Ed Gillespie and extremist Corey Stewart |
Having grown up in the Republican Party and then having been an activist, I know that for many it is easy to push out of mind the fact that what they knew Republican Party to be in the past simply no longer exists. Yes, Republican Women's club still have their functions and locally in Virginia Beach, they still hold the Star Spangled Ball (the last one was in April, 2017, at the Hilton Virginia Beach Oceanfront) to raise funds for Republican candidates. The truth is, however, that many of these long time Republican women have no more in common with much of the party's base today that the man in the moon. Most are educated, polite, relatively well informed even if Fox News viewers, and are neither white supremacists or religious fanatics. As the recent Virginia Republican gubernatorial primary results underscored, that cannot be said for much of the GOP base be it in Virginia or elsewhere. The issue thus becomes this: when will these people - and this applies to a number of our neighbors and friends at the yacht club - cease closing their eyes and voting Republican because it is what they know and are used to doing for decades? I witnessed the beginning of the take over of the party base by the Christofascists. Now, the racists and white supremacists have joined them in hijacking the GOP. As a piece in The Atlantic argues, it is time for a wake up call for both morally decent Republicans (some do exist) and the party establishment that has utterly lost control. Here are article highlights:
Ever since Donald Trump became president, wary Republican elites have believed he was an anomaly—a unique candidate who owed his success to celebrity appeal and weak opposition, despite some noxious views and behavior. Take away Trump the person, they believed, and there would be no Trump phenomenon.
That viewpoint got a rude wake-up call this week, in a Virginia Republican primary that wasn’t supposed to be a contest at all. And while the GOP establishment’s preferred candidate still won, the surprise result showed there’s still a substantial appetite in the party’s base for the populist impulses Trump represents.
[T]his year, it was Democrats whose primary looked like a pitched battle. Two well-credentialed progressives—one the sitting lieutenant governor, the other a former congressman and Obama administration official—were locked in a battle for the party’s soul. But despite polling showing a tight race, the Democratic establishment candidate, Lt. Gov. Ralph Northam, pulled out an easy win, defeating Tom Perriello by a 12-point margin. On the Republican side, meanwhile, Ed Gillespie expected to coast to an easy victory over his main challenger, Corey Stewart, a Trump acolyte who highlighted his hard line on immigration and support for Confederate monuments. It doesn’t get much more “establishment” than Gillespie, a former D.C. lobbyist and chairman of the Republican National Committee.
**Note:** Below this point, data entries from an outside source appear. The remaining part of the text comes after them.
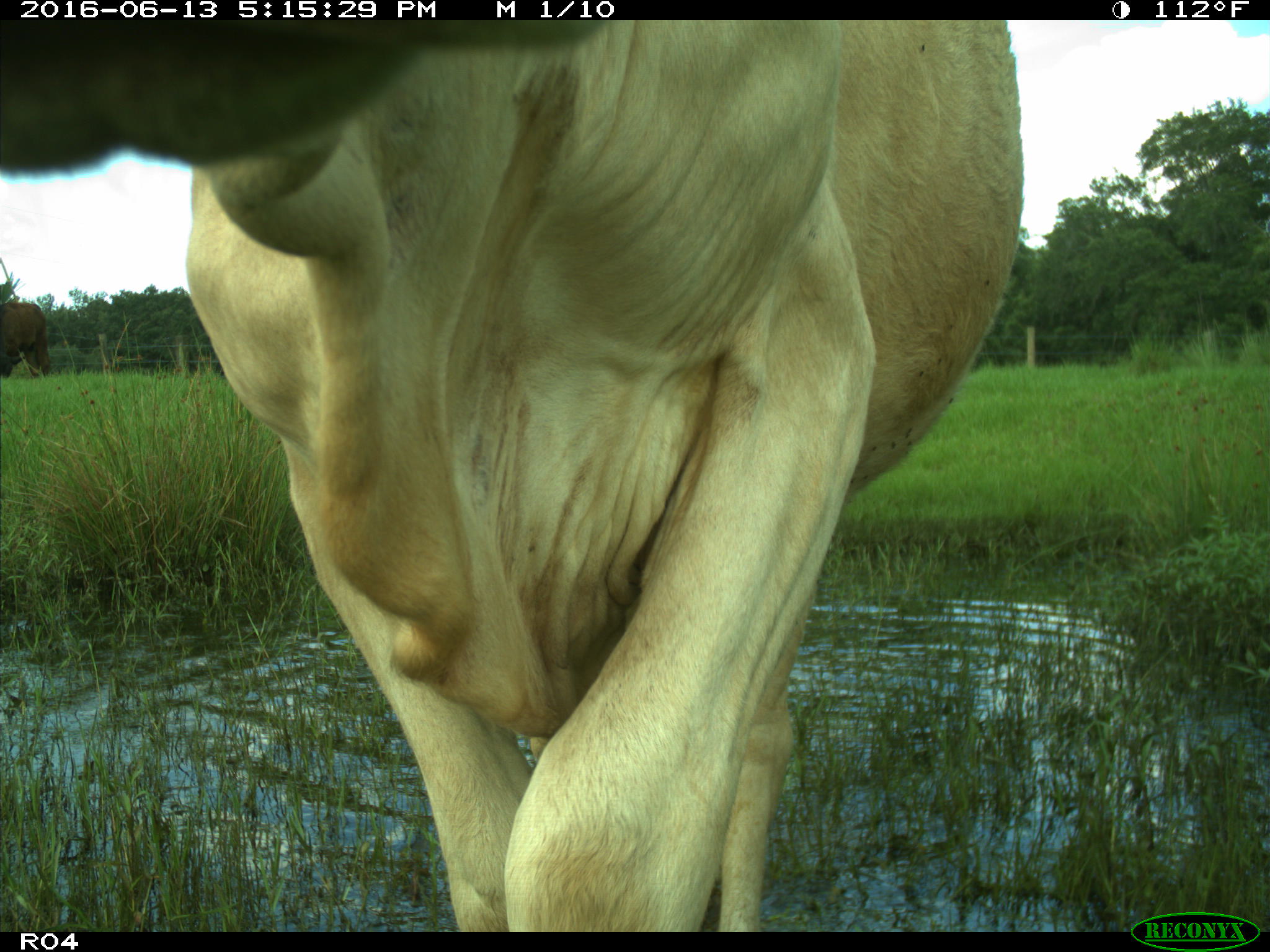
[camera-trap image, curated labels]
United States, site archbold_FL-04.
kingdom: Animalia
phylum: Chordata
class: Mammalia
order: Artiodactyla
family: Bovidae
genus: Bos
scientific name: Bos taurus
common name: domestic cow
Bos taurus (domestic cow).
Polls had shown Gillespie up by 20 points over Stewart, a local county board chairman. Gillespie had all the major endorsements and many times as much money as Stewart. Gillespie and Stewart’s vote totals hovered within a point of each other for hours after the polls closed. Gillespie was finally declared the winner by just over 1 percentage point, drawing 43.7 percent of the vote to Stewart’s 42.5 percent.
I spent the weekend before Tuesday’s vote following Stewart and Gillespie, on the theory that their primary was an early test of the Trump era’s most pressing political question: whether the unorthodox new president represents a long-term political realignment or just a weird one-off. Had Gillespie walked away with the primary as expected, it might have been evidence that the Republican fever had broken, and that the GOP was looking to return to business as usual with sensible, practical candidates rather than race-baiting firebrands.
Virginia isn’t exactly Trump country: The state went for Hillary Clinton in 2016, and Trump won the state’s primary by a narrow margin over Marco Rubio. Despite its Southern geography, Virginia today is an urban, transient, diverse, highly educated state, where many local Republican activists are wealthy consultants and lobbyists like Gillespie.
Gillespie’s campaign was premised on the notion that Virginia Republicans were looking for a candidate who, while not openly repudiating Trump, was the polar opposite of Trump in temperament and orientation, emphasizing tax cuts and economic growth over culture-war controversies.
Stewart’s theory was the opposite: that Trump changed everything and showed what the GOP base was really looking for. Serving as the Trump campaign’s Virginia state chairman last October, he led activists in a march on the RNC headquarters, where he charged that the “establishment pukes” were undermining Trump’s campaign.
The Stewart supporters I spoke to, at a campaign rally in a diner in Fredericksburg, were galvanized by his nationalist message. There were numerous Confederate flag bumper stickers in the parking lot, and one woman wore a stars-and-bars hat with the word “REBEL.” They told me they were disgusted with Republican leaders like House Speaker Paul Ryan, and put all their faith in Trump.
On Tuesday, there turned out to be a lot more of these types of Republican voters than Ed Gillespie expected. . . . . Democrats were clearly energized: More than 540,000 turned out to vote in the Democratic primary, compared to 370,000 in the Republican primary.
Stewart, of course, believed he was going to win, and he didn’t. But in coming as close as he did, he gave the Republican establishment a scare—and showed that a sizable portion of the GOP base doesn’t want to go back to business as usual. Far from being weary of the controversial and unorthodox president, a lot of Republicans want more candidates like Trump.